The source of datasets is from
http://www-lium.univ-lemans.fr/en/content/ted-lium-corpus.
After downloading the files and put them into the data directory. Under the current working directory, create a directory called data. Then type
dewave-clip --dir=data --out=data/train --num=256
in the command line, which will automatically generate the training datasets. Similarly, one can type
dewave-clip --dir=data --out=data/val --num=128
to obtain the validation data. - Pack the data. Type
dewave-pack --dir=data/train --out=train.pkl
dewave-pack --dir=data/val --out=val.pkl
The train.pkl is used as the training data and the val.pkl is used as the validation data.
- Create two directories. One is used to store trained
model. The other directory is used to store summary of learning process.
For example, under the current working directory, we create two directoies,
namely seeds and summary. Then one can type
dewave-train --model_dir=seeds --summary_dir=summary --train_pkl=train.pkl --val_pkl=val.pkl
in commmand line to start training the BI-LSTM model. Stop the training process once the loss on the validation datasets converges.

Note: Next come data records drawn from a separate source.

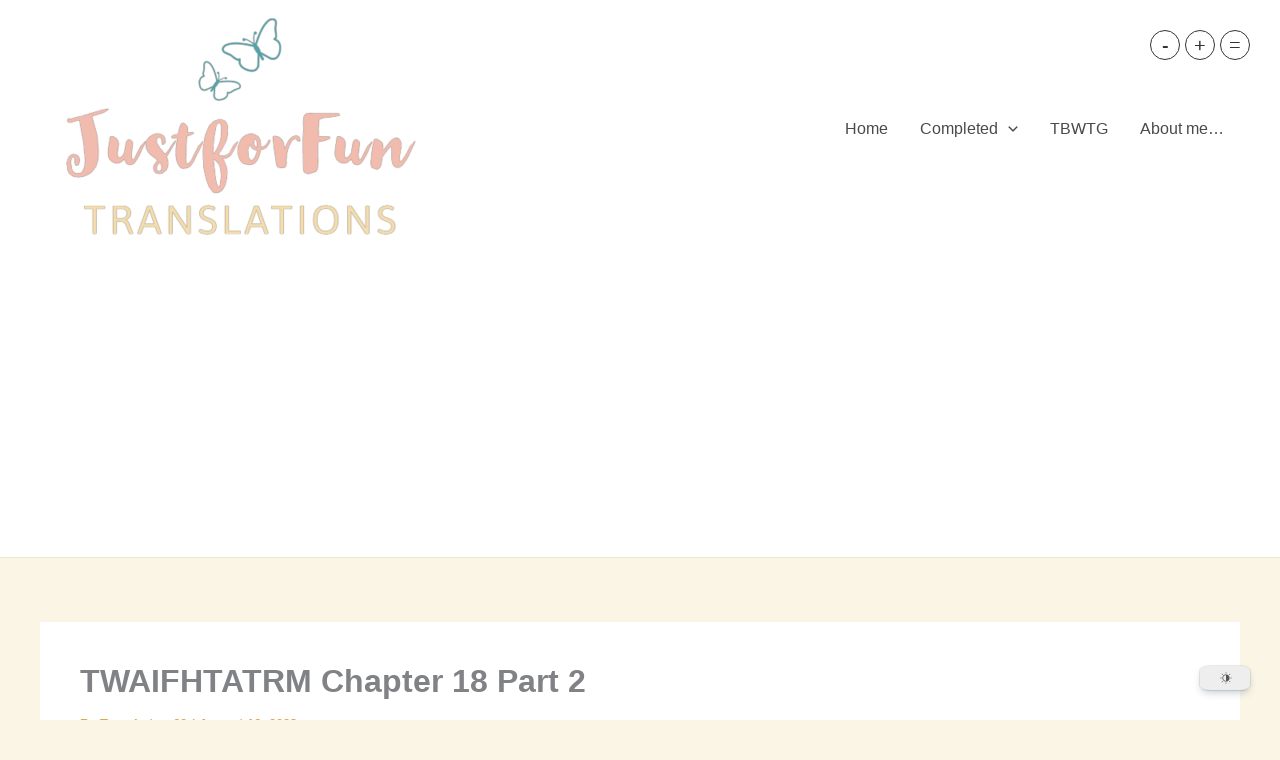

--- FILE ---
content_type: text/html; charset=utf-8
request_url: https://www.google.com/recaptcha/api2/aframe
body_size: 266
content:
<!DOCTYPE HTML><html><head><meta http-equiv="content-type" content="text/html; charset=UTF-8"></head><body><script nonce="G66fh1hDFu8NYJEieSJLuA">/** Anti-fraud and anti-abuse applications only. See google.com/recaptcha */ try{var clients={'sodar':'https://pagead2.googlesyndication.com/pagead/sodar?'};window.addEventListener("message",function(a){try{if(a.source===window.parent){var b=JSON.parse(a.data);var c=clients[b['id']];if(c){var d=document.createElement('img');d.src=c+b['params']+'&rc='+(localStorage.getItem("rc::a")?sessionStorage.getItem("rc::b"):"");window.document.body.appendChild(d);sessionStorage.setItem("rc::e",parseInt(sessionStorage.getItem("rc::e")||0)+1);localStorage.setItem("rc::h",'1769145608141');}}}catch(b){}});window.parent.postMessage("_grecaptcha_ready", "*");}catch(b){}</script></body></html>

--- FILE ---
content_type: application/javascript; charset=utf-8
request_url: https://fundingchoicesmessages.google.com/f/AGSKWxWVSx7_lg8zARdnBoyz_2eVYpja6vxZ3nEWVkuhF6TpuFUyQc3F2vYkxaRNCF8uLEfEkfeOTRCCzForVwgG-fbBrbKsNzov7nVLVk6EOp4kM3h_Tg1ZBa1eH0Ns0WmguYd2eKpoKw==?fccs=W251bGwsbnVsbCxudWxsLG51bGwsbnVsbCxudWxsLFsxNzY5MTQ1NjA4LDI0NDAwMDAwMF0sbnVsbCxudWxsLG51bGwsW251bGwsWzcsNl0sbnVsbCxudWxsLG51bGwsbnVsbCxudWxsLG51bGwsbnVsbCxudWxsLG51bGwsMV0sImh0dHBzOi8vanVzdGZvcmZ1bnRyYW5zLmNvbS8yMDIzLzA4L3R3YWlmaHRhdHJtLWNoYXB0ZXItMTgtcGFydC0yLyIsbnVsbCxbWzgsIms2MVBCam1rNk8wIl0sWzksImVuLVVTIl0sWzE2LCJbMSwxLDFdIl0sWzE5LCIyIl0sWzE3LCJbMF0iXSxbMjQsIiJdLFsyOSwiZmFsc2UiXV1d
body_size: 120
content:
if (typeof __googlefc.fcKernelManager.run === 'function') {"use strict";this.default_ContributorServingResponseClientJs=this.default_ContributorServingResponseClientJs||{};(function(_){var window=this;
try{
var qp=function(a){this.A=_.t(a)};_.u(qp,_.J);var rp=function(a){this.A=_.t(a)};_.u(rp,_.J);rp.prototype.getWhitelistStatus=function(){return _.F(this,2)};var sp=function(a){this.A=_.t(a)};_.u(sp,_.J);var tp=_.ed(sp),up=function(a,b,c){this.B=a;this.j=_.A(b,qp,1);this.l=_.A(b,_.Pk,3);this.F=_.A(b,rp,4);a=this.B.location.hostname;this.D=_.Fg(this.j,2)&&_.O(this.j,2)!==""?_.O(this.j,2):a;a=new _.Qg(_.Qk(this.l));this.C=new _.dh(_.q.document,this.D,a);this.console=null;this.o=new _.mp(this.B,c,a)};
up.prototype.run=function(){if(_.O(this.j,3)){var a=this.C,b=_.O(this.j,3),c=_.fh(a),d=new _.Wg;b=_.hg(d,1,b);c=_.C(c,1,b);_.jh(a,c)}else _.gh(this.C,"FCNEC");_.op(this.o,_.A(this.l,_.De,1),this.l.getDefaultConsentRevocationText(),this.l.getDefaultConsentRevocationCloseText(),this.l.getDefaultConsentRevocationAttestationText(),this.D);_.pp(this.o,_.F(this.F,1),this.F.getWhitelistStatus());var e;a=(e=this.B.googlefc)==null?void 0:e.__executeManualDeployment;a!==void 0&&typeof a==="function"&&_.To(this.o.G,
"manualDeploymentApi")};var vp=function(){};vp.prototype.run=function(a,b,c){var d;return _.v(function(e){d=tp(b);(new up(a,d,c)).run();return e.return({})})};_.Tk(7,new vp);
}catch(e){_._DumpException(e)}
}).call(this,this.default_ContributorServingResponseClientJs);
// Google Inc.

//# sourceURL=/_/mss/boq-content-ads-contributor/_/js/k=boq-content-ads-contributor.ContributorServingResponseClientJs.en_US.k61PBjmk6O0.es5.O/d=1/exm=ad_blocking_detection_executable,kernel_loader,loader_js_executable/ed=1/rs=AJlcJMztj-kAdg6DB63MlSG3pP52LjSptg/m=cookie_refresh_executable
__googlefc.fcKernelManager.run('\x5b\x5b\x5b7,\x22\x5b\x5bnull,\\\x22justforfuntrans.com\\\x22,\\\x22AKsRol_2m8ZqFX-e8QWHF7ZfUxWK9jXdftBjQZ7iPpIlqJJrhVv3obZemevR4jGQks1aZmJk4YbYF1MJ7-7lIxO7kbhVcUw2T2Lz2H4EXbNrCouocT1KgLqEUdOAMGoLJId7kqiuUE7flezzIpx0vBFClHfC0dae9w\\\\u003d\\\\u003d\\\x22\x5d,null,\x5b\x5bnull,null,null,\\\x22https:\/\/fundingchoicesmessages.google.com\/f\/AGSKWxWiFnCIntl_QJxcgYytw4HI2fb-Tt0A2PVIdQlTQBWRs27vqcxtO_EGGPMoCdJiiLmKTq7O2CoYoveDMPGNhMuyeOhtGkfkgzUaHXcTBVq264LqFRmefs5fTZ9_f9Uvpe47WoEiWw\\\\u003d\\\\u003d\\\x22\x5d,null,null,\x5bnull,null,null,\\\x22https:\/\/fundingchoicesmessages.google.com\/el\/AGSKWxU4yHJvjlSF7IKpZz4u7tVvW0hZ5KfmT8xvujEBNCORMy5n5_MJFoodKrce-kjMZaORfTXDLsLAbhZv_X4rTrzN9HbRoJYomOvxxWVTmQdDvOnnFsp2CSd1JUI-W74YlXfo8RbT6Q\\\\u003d\\\\u003d\\\x22\x5d,null,\x5bnull,\x5b7,6\x5d,null,null,null,null,null,null,null,null,null,1\x5d\x5d,\x5b3,1\x5d\x5d\x22\x5d\x5d,\x5bnull,null,null,\x22https:\/\/fundingchoicesmessages.google.com\/f\/AGSKWxXEh2m5JpysPTeNYe7dam9Wzska54uOpt_uSOlIdyUpRKIUkpK9SXvO1l-W4b9gBrJQ-1RWBIKv_Wbh5pbFvhrqRKotdTEz2yEHU9SU5r3_saF76aaKIsTfcAjLl4mejXhWyVFBQQ\\u003d\\u003d\x22\x5d\x5d');}

--- FILE ---
content_type: application/javascript; charset=UTF-8
request_url: https://wi.likebtn.com/w/i/?s=%7B%22h%22%3A%22justforfuntrans.com%22%2C%22s%22%3A%2260c4091b943ec9fe3c167a5f%22%2C%22i%22%3A%5B%222566b5a3ef7b%22%5D%7D&lb=lb_json
body_size: -323
content:
lb_json({"p":0,"di":0,"e":"","is":[{"ha":"2566b5a3ef7b","l":14,"d":0}]})

--- FILE ---
content_type: application/javascript; charset=utf-8
request_url: https://fundingchoicesmessages.google.com/f/AGSKWxUZ6D4wUFpm5RrgkmFOyCjSx-y8Ma-le1YlemuSyXkOGtgH-trv0zo8kA8EhGVpVUIcCjEyW6svuADSwz1hTc-cA2YgEvZifvqB4ARrAFp48dYd9OTBD_iJ1WnJcqAwUurgm-UK1p-ZAKeuDGOoRwi_9dH2D63QvyocG_dv0dQ7dxM1XeaxTbagZhf7/_/adv_box_/adsinclude..com/adinf//sites/ad_/carsadtaggenerator.js
body_size: -1288
content:
window['8bdd72dd-79da-428f-9403-e14e1f6e0982'] = true;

- For a mixed audio file, e.g. mix.wav, type
dewave-infer --input_file=mix.wav --model_dir=seeds
in command line to restore the sources. Two restored audios called mix_source1.wav and mix_source2.wav are generated. One can download a mixed sample through the link:
https://drive.google.com/open?id=1s46w2_9IzVA8LdrnirdI6R8o7etq79-R
I have a pretrained model using TED talks from 5 speakers. One can download
the model through the link below:
https://drive.google.com/open?id=1mSsJYighwgAxLC2AFnRXq1GHBuJhQgiC
Here are a few results based on the pretrained model. The mixed audios are
synthetic data based on Ted talks. For those speakers who have appeared in
the training datasets, I sampled different time periods to ensure that there
is no overlap between training data and test data. The demos can be accessed
using the links below:
http://bit.ly/dewave-demo1
http://bit.ly/dewave-demo2
http://bit.ly/dewave-demo3
https://arxiv.org/abs/1508.04306
-
Error for reading the audio file using librosa. Solution: install ffmpeg.
-
ValueError: Cannot feed value of shape (X, 100, 129) for Tensor 'Placeholder_2:0', which has shape '(128, 100, 129)'. Solution: the number of audio clips should be at least 128.